下の画像は、破壊された堤防(左側)とかろうじて残っている橋の入り口部分です。
歩道から見た周囲の様子 4 かろうじて残っている橋の入り口部分
高田市内側の橋桁と橋の付け根部分 1 R45号と橋の接点の様子です。高田市内側の橋桁と橋の付け根部分を見たのですが、無残にももぎ取られており目に痛く感じます。

橋脚はほぼ完全に残っており、ケーブルや配管、橋桁固定金具がぶら下がっていました。
高田市内側の橋桁と橋の付け根部分 2 高田市内側の橋桁と橋の付け根部分 3
川の中に立つ四基の橋脚。 歩道の北側には残された橋脚が4基立っています。河口から押し寄せた大津波の水圧で、橋桁は上流方向へと流されてしまい跡形もありません。

その瞬間は完全に津波に飲まれて水没していたはずですから、そのときの水圧はもの凄いものであったと思われます。

遙か上流には、姉歯橋の橋脚が三基残っています。
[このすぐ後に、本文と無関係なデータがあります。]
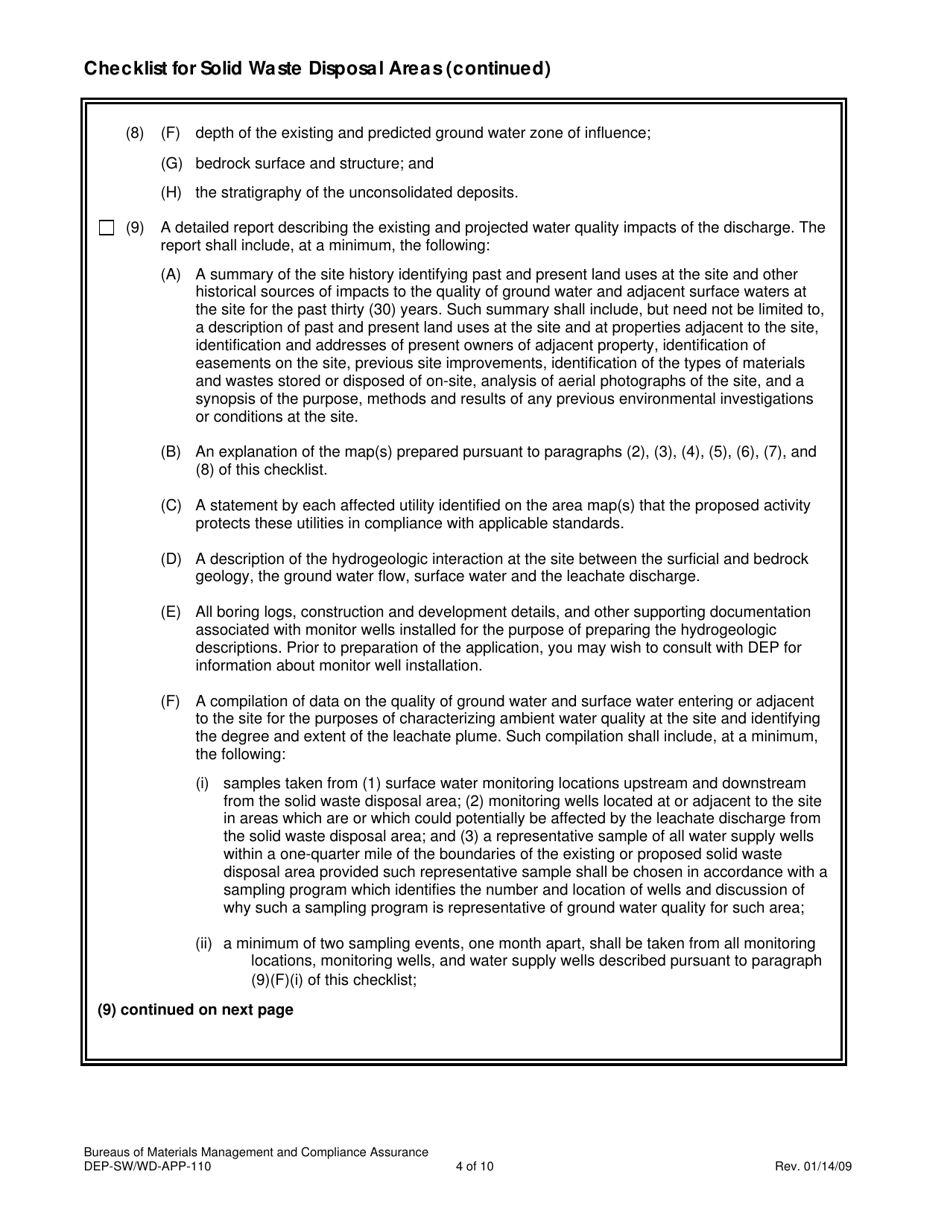 Form DEP-SW / WD-APP-110 Attachment M Checklist for Solid Waste Disposal Areas - Connecticut, Page 4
トラス構造の橋桁は何も残っていません。
橋脚部分の正面から 遙か上流に見える姉歯橋の橋脚三基。
気仙町側の橋脚部分 気仙町側まで歩き、橋桁の基礎部分をじっくりと眺めてみました。すべて同じような壊れ方ををしています。未だに工事中であり、重機が二台並んで仮橋の取り付け道路の法面(のりめん)を固めていました。
気仙町側の橋の付け根部分、上流の堤防は決壊していますし瓦礫が残っています。 気仙町側の道路付近には町並みがあったはずだが、すべて流され潰れて傾いた大きな家がそのままになっていた。その他は瓦礫だけになり、大津波の破壊力のもの凄さを見せていた。